La Couleur des Sentiments

La_Couleur_Des_Sentiments_reference

 

La couleur des sentiments – Kathryn Stockett – Ed Jacqueline Chambon pour Actes Sud – 526pages.

 

Jackson, Mississippi, 1962. Aibileen et Minny sont les bonnes de deux familles blanches bourgeoises du centre ville. Eugenia Phelan dite Skeeter est la fille d’un planteur de la banlieue de Jackson, étudiante en journalisme, ambitieuse et culottée, libertaire et humaine ; elle se lance dans un projet risqué pour une blanche d’un état du Sud.

Motivée par un secret de famille, Skeeter veut, à sa façon faire avancer la cause des Noirs. Aibileen a appris à se taire mais a beaucoup à raconter et Minny n’a jamais su cacher ses pensées.

Toutes trois se trouvent réunies avec l’envie d’enfin faire changer les choses et vont vite être les porte-paroles d’une communauté jusque là silencieuse qui souhaite faire plus que chanter ses souffrances dans le Gospel et le Blues.

Deux Noires et une Blanche pour se roman à trois temps, tout en crescendo. Des portraits hauts en couleurs et des clichés qui ont la peau dure. C’est un chef-d’œuvre ! Quoi dire d’autre qui n’a pas été dit sur ce livre ?

J’ai été un peu déroutée par sa construction mais cela n’a duré que le temps des cent premières pages, le temps de comprendre comment le livre allait fonctionner.
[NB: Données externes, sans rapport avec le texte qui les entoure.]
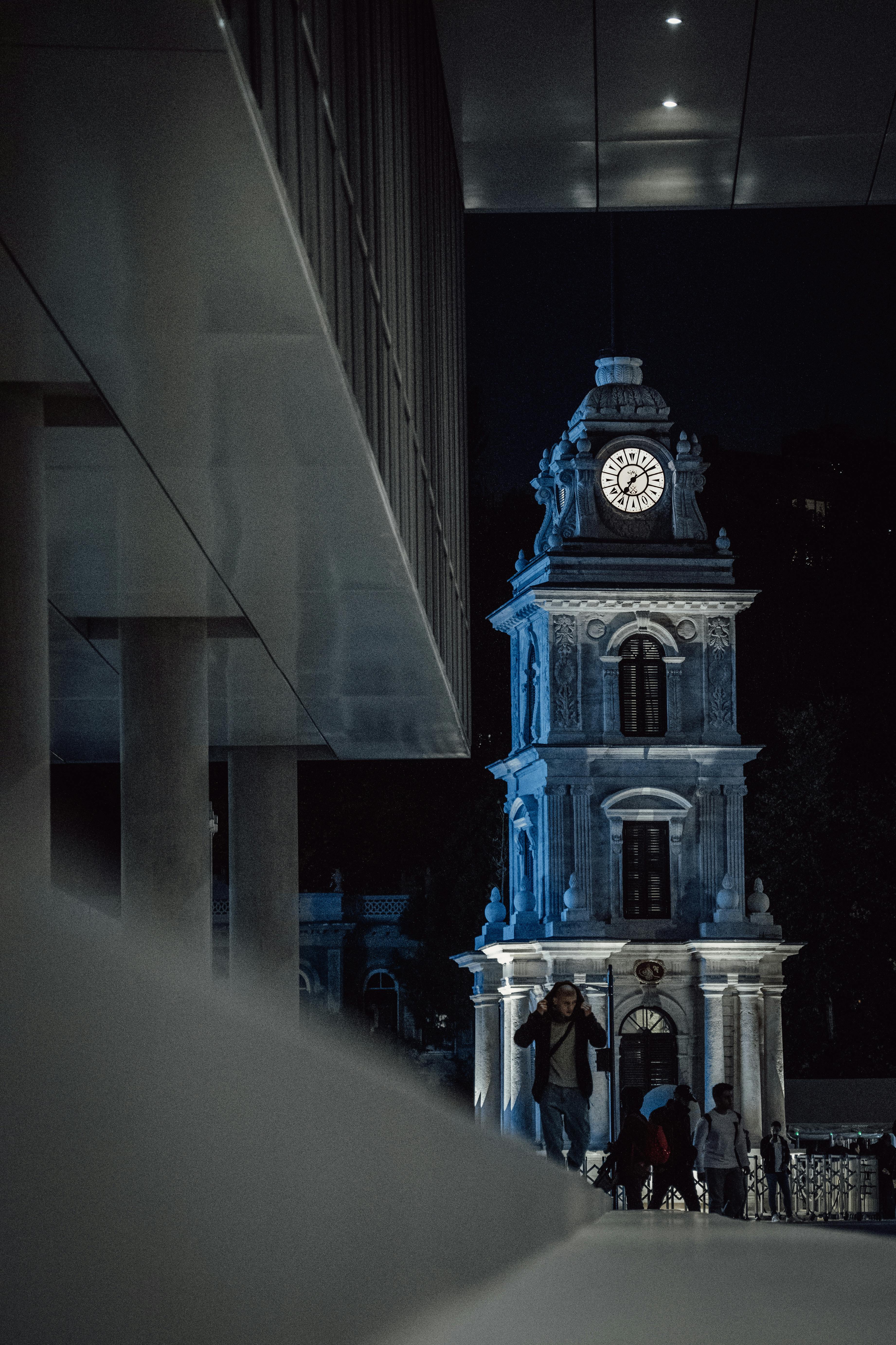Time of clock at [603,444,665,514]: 7:09
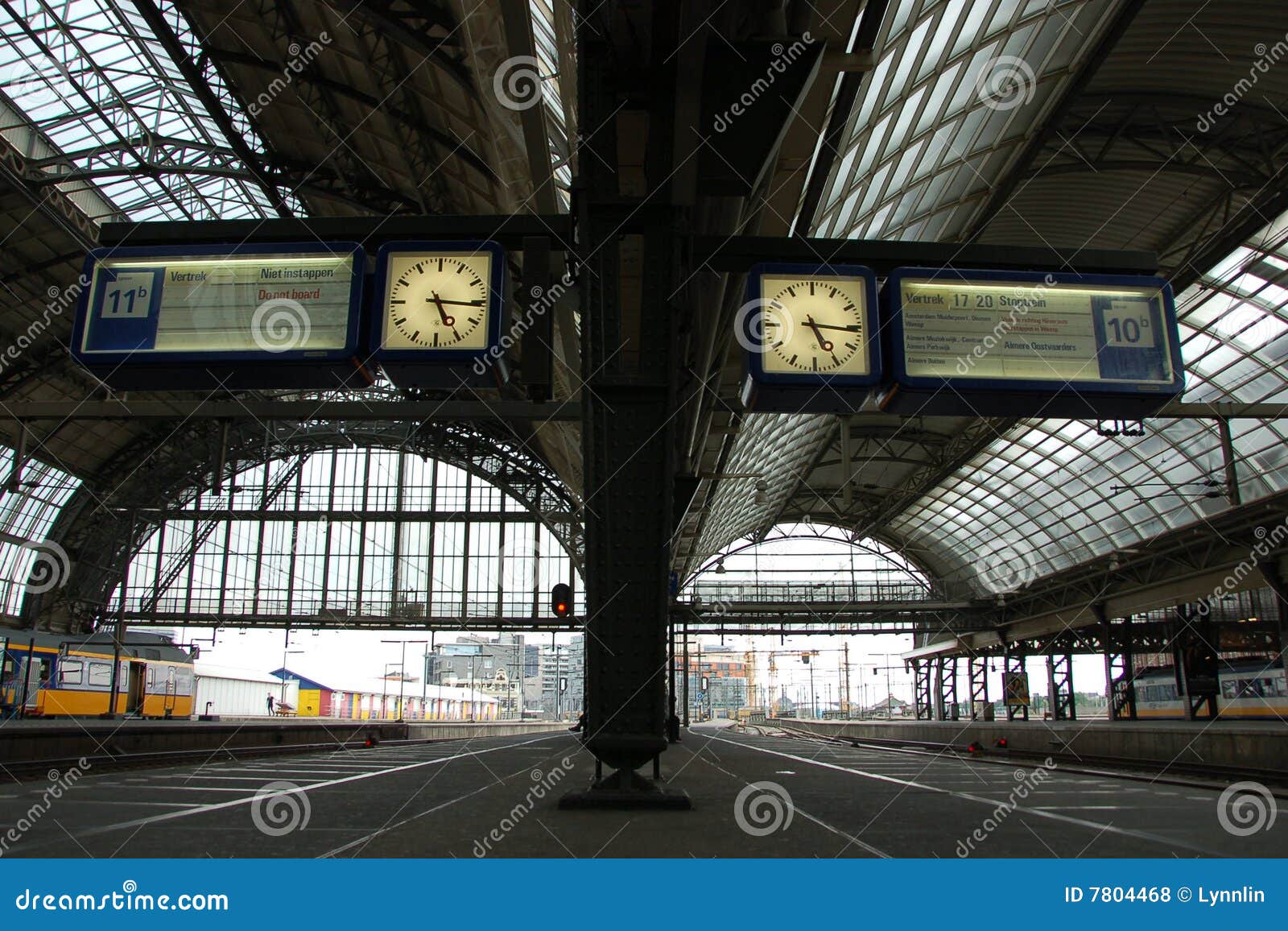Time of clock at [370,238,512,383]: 5:15
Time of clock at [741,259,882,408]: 5:15
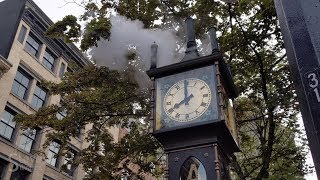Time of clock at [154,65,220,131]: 7:59
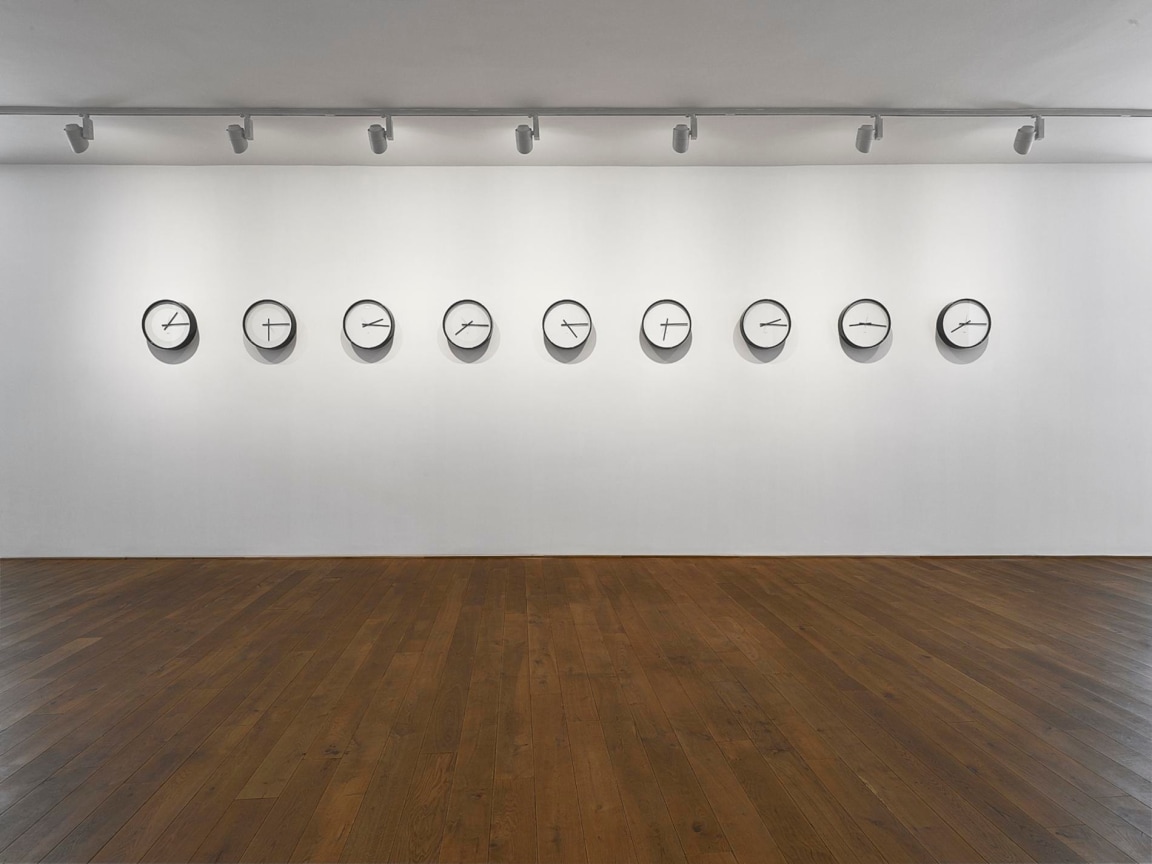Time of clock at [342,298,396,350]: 2:15
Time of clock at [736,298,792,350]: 2:15
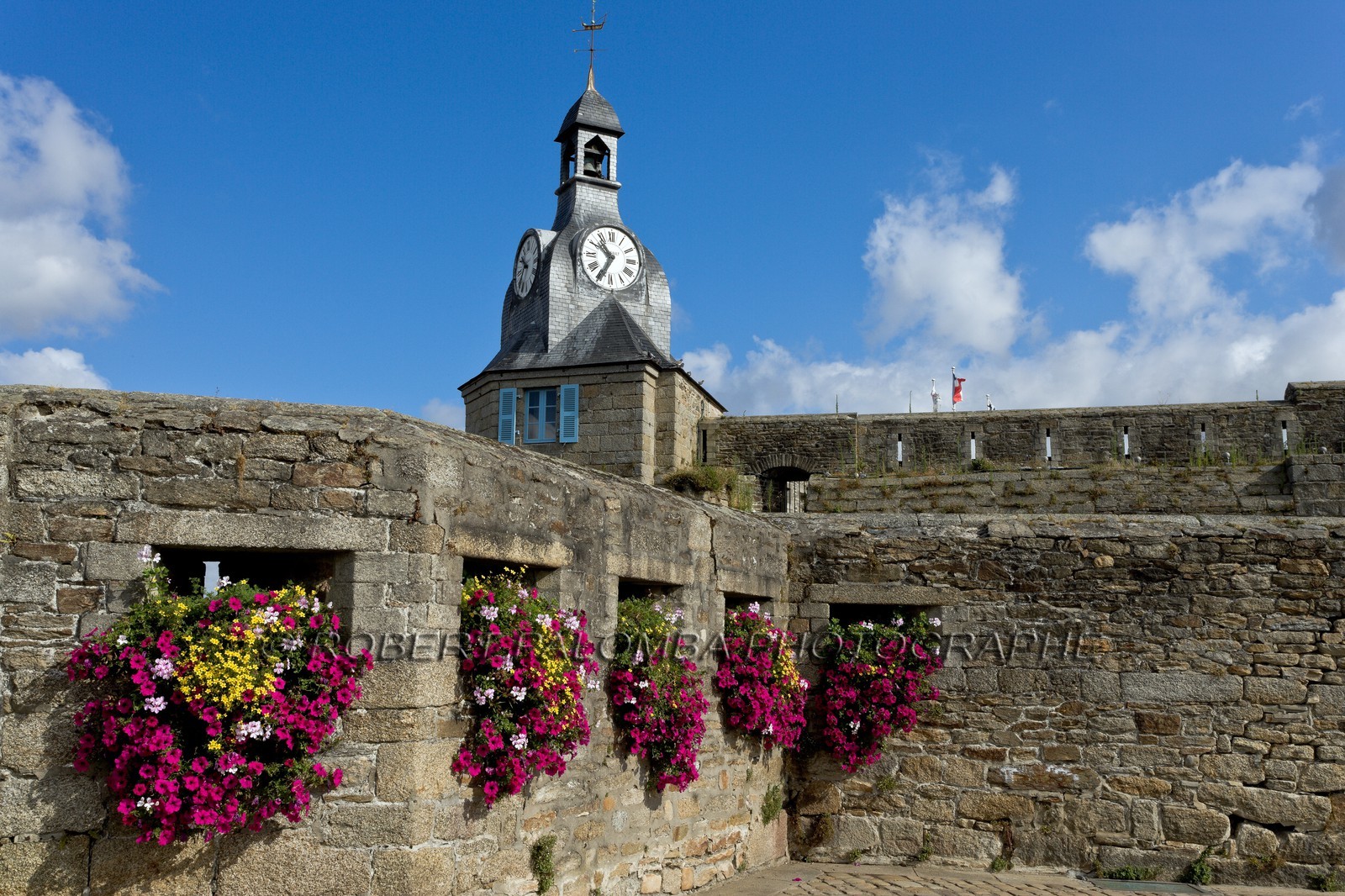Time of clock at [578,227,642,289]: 10:34
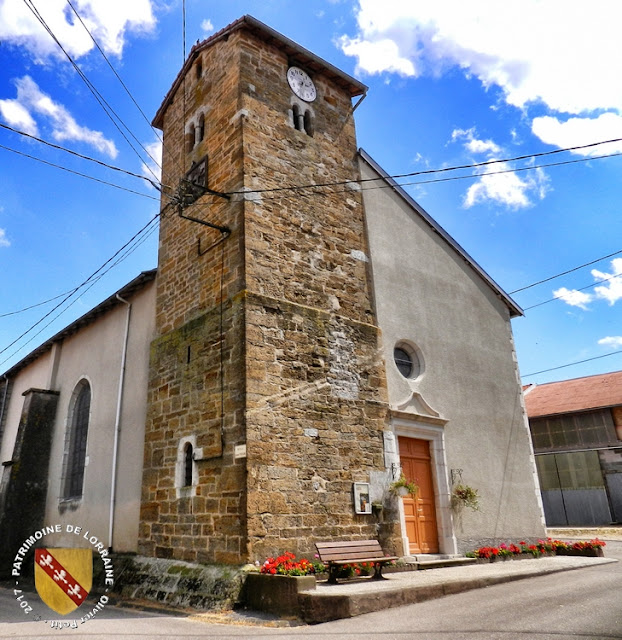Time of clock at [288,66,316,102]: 2:33
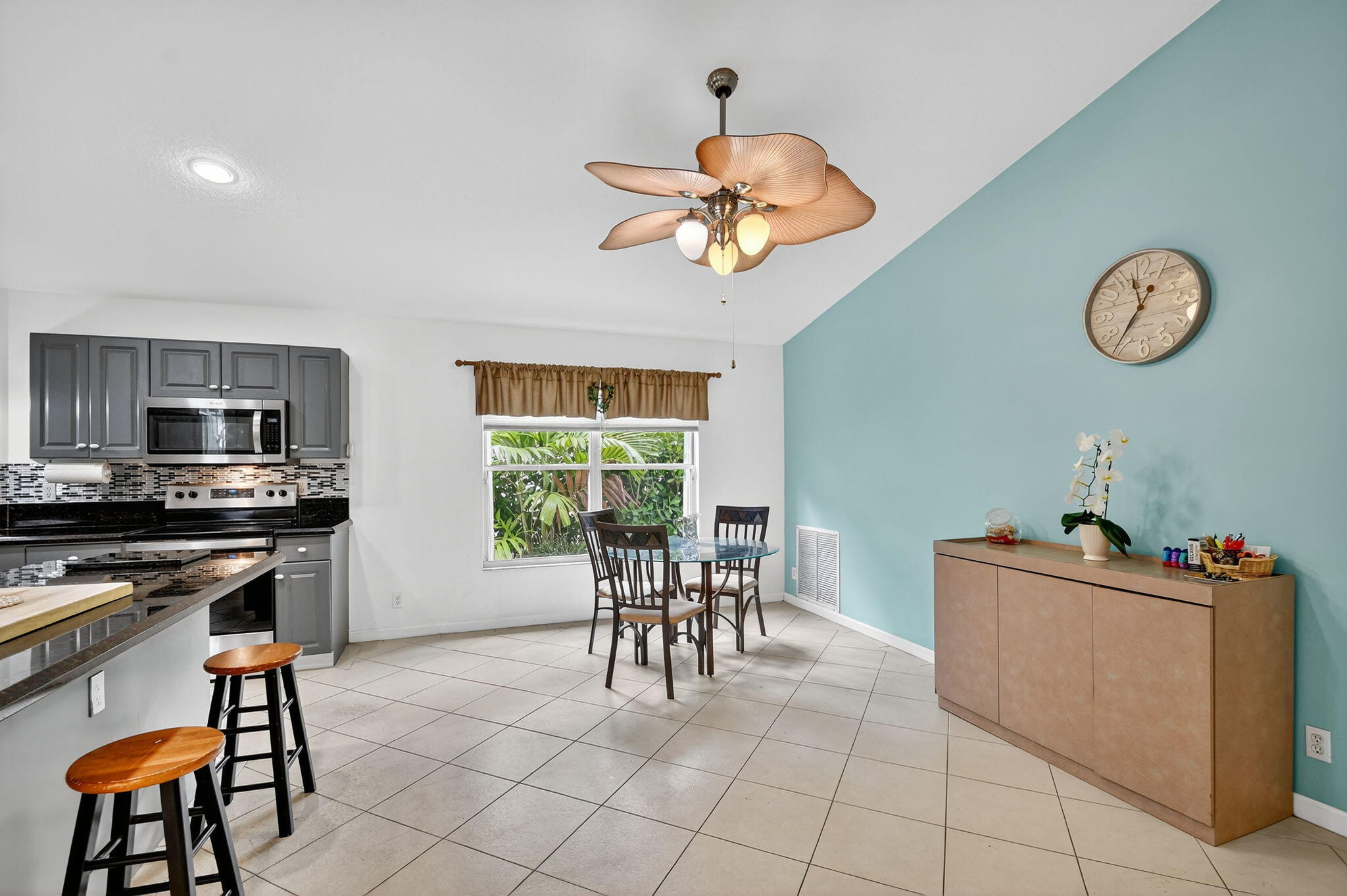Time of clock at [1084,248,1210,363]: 11:35
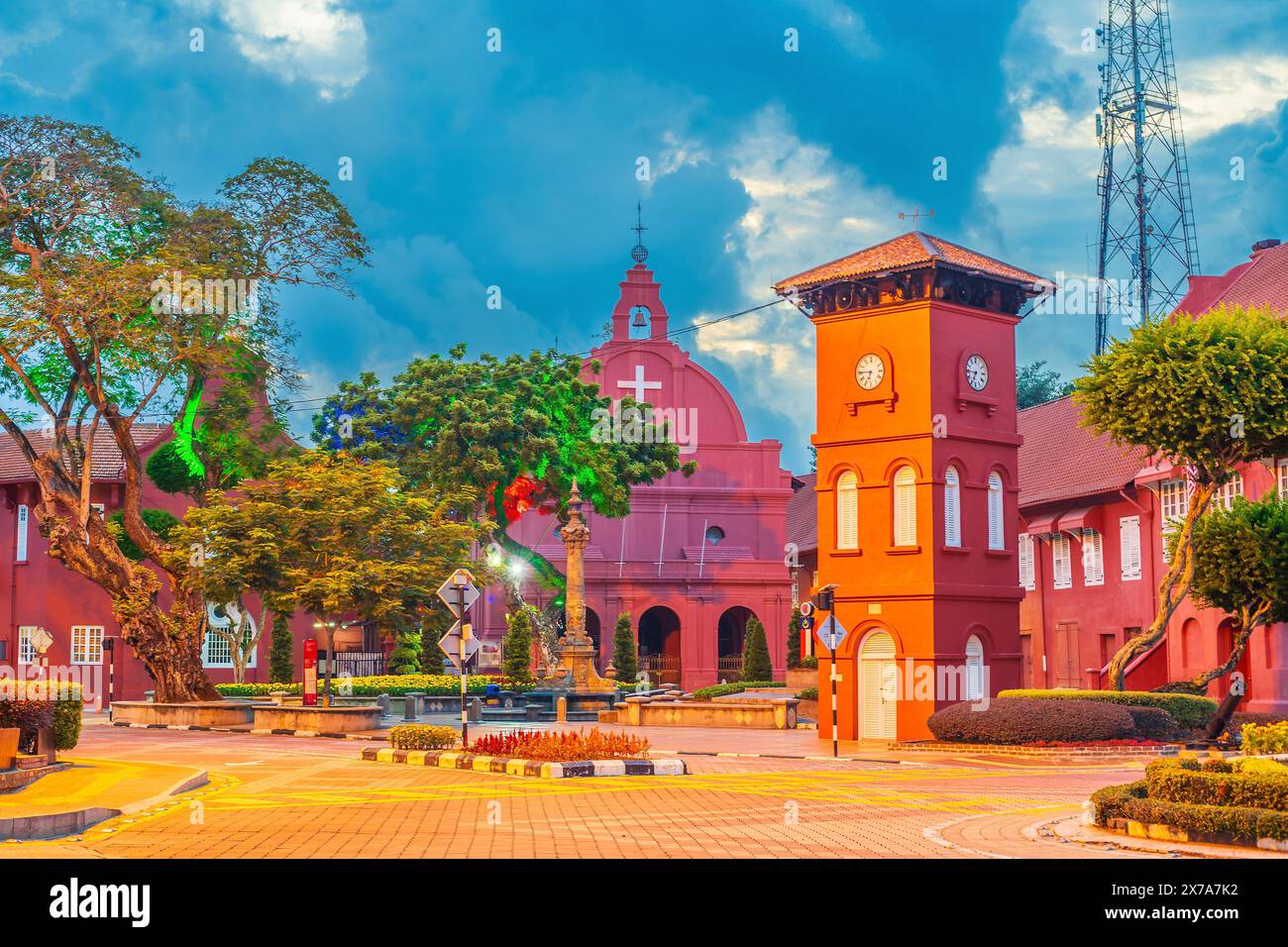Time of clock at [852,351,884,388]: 6:45
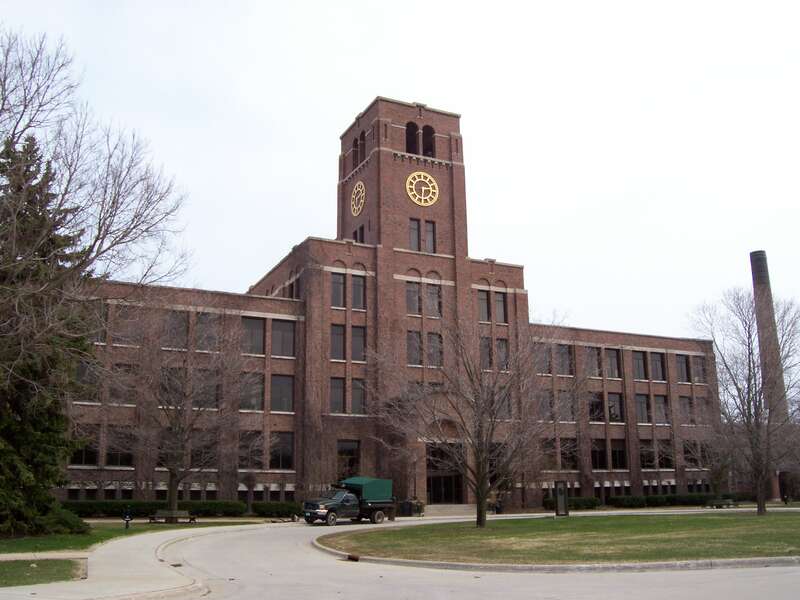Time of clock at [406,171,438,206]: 6:13
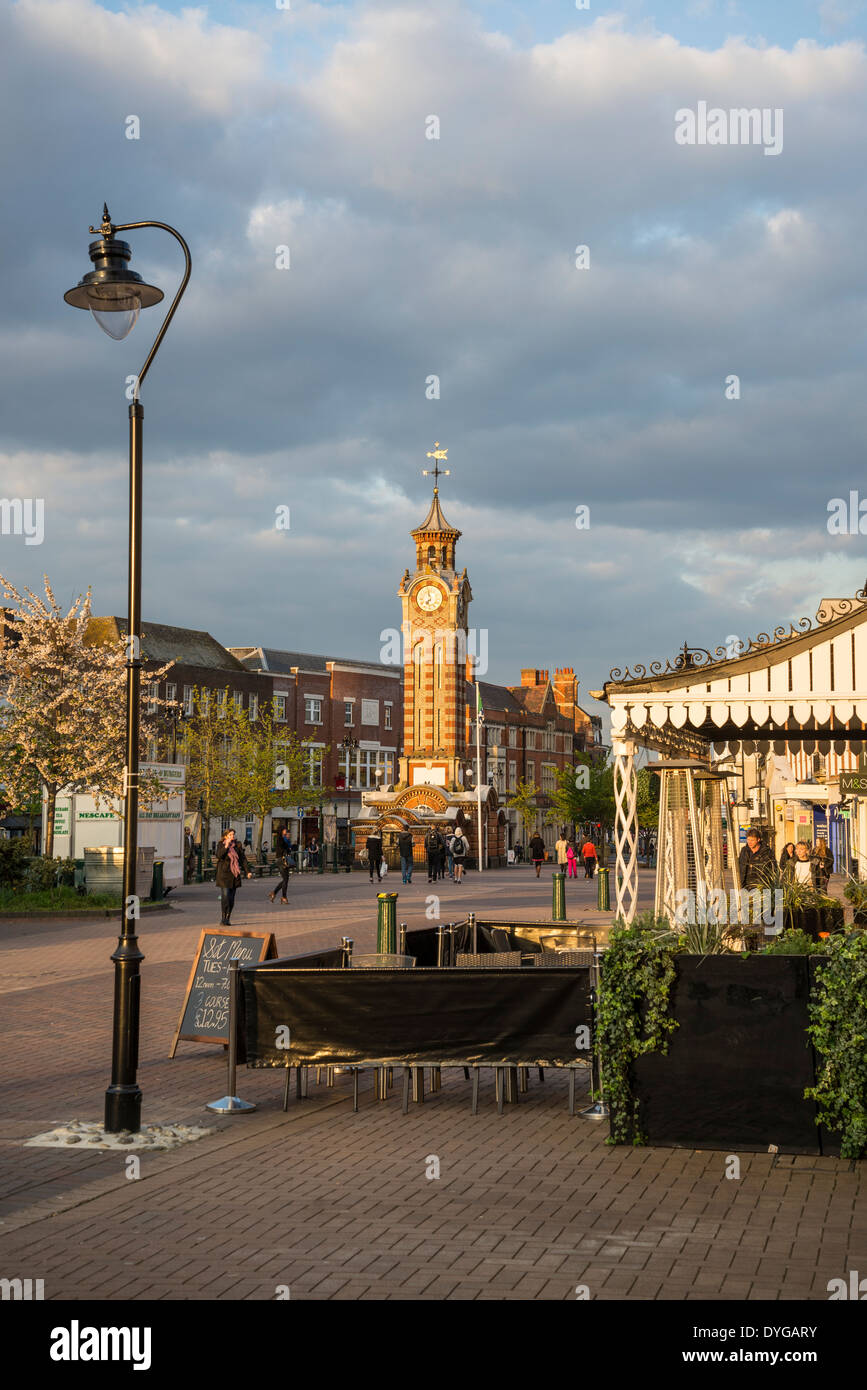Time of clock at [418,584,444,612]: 6:58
Dès que le cerveau a accepté cette règle du jeu de la lecture à trois temps, on se laisse emporter par les récits, les visions, les potins, les cachotteries de Jackson côté Blanc et Jackson côté Noir.

Le style est fluide, et les idées sont développées au scalpel…des incisions nettes, des claques franches, des revers de mains efficaces ; des colères quelques fois, sourdes pour certaines, froides pour d’autres mais toujours présentes.

Etonnamment, les personnages ont pris leur visage très rapidement, et pour moi tous avaient des traits connus, piochés dans des visages du cinéma américain… Aibileen fut immédiatement la Mamma de Scarlett dans « Autant en emporte le vent »…Elle le restera sans doute tout le temps pour moi.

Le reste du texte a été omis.